Last week Neil Young finally released his thought-to-be long-lost album Homegrown.
Recorded 45 years ago as the follow-up to his critically acclaimed On The Beach, Young thought the record too personal, shelved it and dropped the grief-fuelled Tonight’s The Night. Many believed Homegrown lost forever, but having spent the past few years going through his archives and mastering old tapes, Young stumbled across the album and decided it was the right time for people to finally hear it (side note: it’s fucking incredible and on par with anything he did in the 70s.). But Young isn’t the only artist to record an album and bin it. Over the years, some of the biggest artists have left albums unreleased, or worse, lost entire albums accidentally. In recognition of Young’s release and those we will never hear, here are 5 legendary albums lost forever.
Jimi Hendrix – Black Gold
In 1970, Jimi Hendrix was inspired to craft a collection of songs that weren’t your typical rock and roll fare. He recorded 16 acoustic tracks onto cassettes labeled Black Gold, and passed them on to drummer Mitch Mitchell to flesh out. Unfortunately, Hendrix passed away not long after and the tapes went missing… Until Mitchell found them in his home in 1992. Since then a handful of the tracks have been completed and released on various posthumous albums, but nine still remain in the Hendrix vault. Legal issues have put a stop to the songs being released, but Hendrix’s estate has promised Black Gold will see the light of day eventually.
Inspectah Deck – Uncontrolled Substance
The most under-appreciated member of the Wu-Tang Clan, Inspectah Deck, is a lyrical genius whose long-awaited debut was lost in the basement of RZA’s studio during a flood. All the beats RZA made (over 300) for Deck’s first album (Uncontrolled Substance) were stored on floppy disks and nothing could be done to extract them after the waterlogging. Deck had to come to terms with the loss of his entire first album. It would be two years before Deck released Uncontrolled Substance, with this version of the album containing new beats produced primarily by Deck and featuring completely different lyrics.
David Bowie – The Gouster
Unlike most of the albums featured here, you can actually listen to The Gouster in its entirety on Spotify. Recorded during David Bowie’s ‘plastic soul’ era in the mid-70s, the album finds the Thin White Duke experimenting with funk and soul music. The Gouster was good to go, but Bowie had a change of heart after heading into the studio with John Lennon to recording a number of new songs, including ‘Fame.’ Bowie began altering The Gouster tracklist and messing around with new arrangements before finally scrapping The Gouster altogether. In its place he released Young Americans, an album containing reworked version of many tracks originally meant for The Gouster, including an alternative version of ‘John, I’m Only Dancing (Again).’ The Gouster was finally released in 2016 as part of box set Who Can I Be Now? (1974 – 1976), a 13 LP set of previously unreleased and reworked tracks from Bowie’s career. Fun fact: This isn’t the only Bowie lost album: Toy, recorded in 2000, was abandoned. The majority of songs from the record have since been released on various Bowie compilations.
Prince – Camille
Prince always walked to the beat of his own drum, and when he decided to record an album featuring his vocals sped up so they resembled a female, nobody batted an eyelid. Taking on the persona of Camille, the Artists Formerly Known As recorded eight tracks before abandoning the project and using a number of the completed songs (‘Housequake,’ ‘If I Was Your Girlfriend’ and ‘Strange Relationship) for future release Sign O’ The Times. The other five tracks eventually ended up on various prince albums. A rare one-off pressing of the entire album found its way onto the Internet in 2016 and sold for a tidy sum at auction.

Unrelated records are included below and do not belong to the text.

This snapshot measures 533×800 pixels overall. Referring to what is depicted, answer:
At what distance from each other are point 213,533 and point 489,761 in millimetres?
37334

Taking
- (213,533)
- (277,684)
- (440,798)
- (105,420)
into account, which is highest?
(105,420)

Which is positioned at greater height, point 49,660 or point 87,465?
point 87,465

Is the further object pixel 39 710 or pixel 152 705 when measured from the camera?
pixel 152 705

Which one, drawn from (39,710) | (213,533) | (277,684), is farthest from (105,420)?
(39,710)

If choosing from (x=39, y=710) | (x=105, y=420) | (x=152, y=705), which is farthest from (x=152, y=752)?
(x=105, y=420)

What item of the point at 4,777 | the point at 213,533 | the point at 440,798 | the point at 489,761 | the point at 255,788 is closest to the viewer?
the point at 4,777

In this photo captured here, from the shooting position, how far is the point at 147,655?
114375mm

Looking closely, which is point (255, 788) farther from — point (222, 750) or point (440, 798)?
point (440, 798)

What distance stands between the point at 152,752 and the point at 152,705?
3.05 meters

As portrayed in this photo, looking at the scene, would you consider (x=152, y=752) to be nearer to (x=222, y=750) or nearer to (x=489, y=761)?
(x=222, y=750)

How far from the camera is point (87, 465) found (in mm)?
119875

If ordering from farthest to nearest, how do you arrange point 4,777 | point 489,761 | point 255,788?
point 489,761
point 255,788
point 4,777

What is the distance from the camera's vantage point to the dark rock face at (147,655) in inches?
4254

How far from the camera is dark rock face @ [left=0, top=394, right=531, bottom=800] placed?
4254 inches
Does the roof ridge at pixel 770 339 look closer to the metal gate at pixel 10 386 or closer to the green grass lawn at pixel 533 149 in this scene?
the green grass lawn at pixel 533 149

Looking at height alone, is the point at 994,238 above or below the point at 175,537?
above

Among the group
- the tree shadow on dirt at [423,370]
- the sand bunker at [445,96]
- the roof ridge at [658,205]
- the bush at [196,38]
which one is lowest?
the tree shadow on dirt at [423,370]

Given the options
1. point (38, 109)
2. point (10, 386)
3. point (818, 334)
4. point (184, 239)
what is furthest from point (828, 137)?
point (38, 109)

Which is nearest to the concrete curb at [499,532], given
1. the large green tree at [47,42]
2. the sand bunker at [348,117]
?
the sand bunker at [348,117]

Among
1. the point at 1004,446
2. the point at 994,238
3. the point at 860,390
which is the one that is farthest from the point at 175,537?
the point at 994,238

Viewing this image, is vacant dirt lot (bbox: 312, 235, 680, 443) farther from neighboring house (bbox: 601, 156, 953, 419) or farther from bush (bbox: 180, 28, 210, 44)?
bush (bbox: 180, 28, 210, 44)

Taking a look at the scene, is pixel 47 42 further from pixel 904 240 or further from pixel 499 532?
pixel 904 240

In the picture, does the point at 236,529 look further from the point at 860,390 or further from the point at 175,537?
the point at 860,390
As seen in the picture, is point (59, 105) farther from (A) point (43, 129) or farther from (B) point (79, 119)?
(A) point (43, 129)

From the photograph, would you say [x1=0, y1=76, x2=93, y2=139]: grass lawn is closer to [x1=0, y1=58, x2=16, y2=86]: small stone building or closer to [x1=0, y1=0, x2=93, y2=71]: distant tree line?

Pink Floyd – Household Objects
When it comes to bat-shit crazy ideas, Pink Floyd turned it up to 11 with the decision to record an album using average household objects. Looking to follow smash hit Dark Side Of The Moon with something just as creative, the band went to work writing an album without traditional instruments. Pink Floyd used hammers, beer bottles, light bulbs, kettles and all manner of household appliances to create the melodies that would form the backbone of the record. Dissatisfied with the results, the band swapped the objects for instruments before eventually ditching the songs and moving on to record a little album called Wish You Were Here.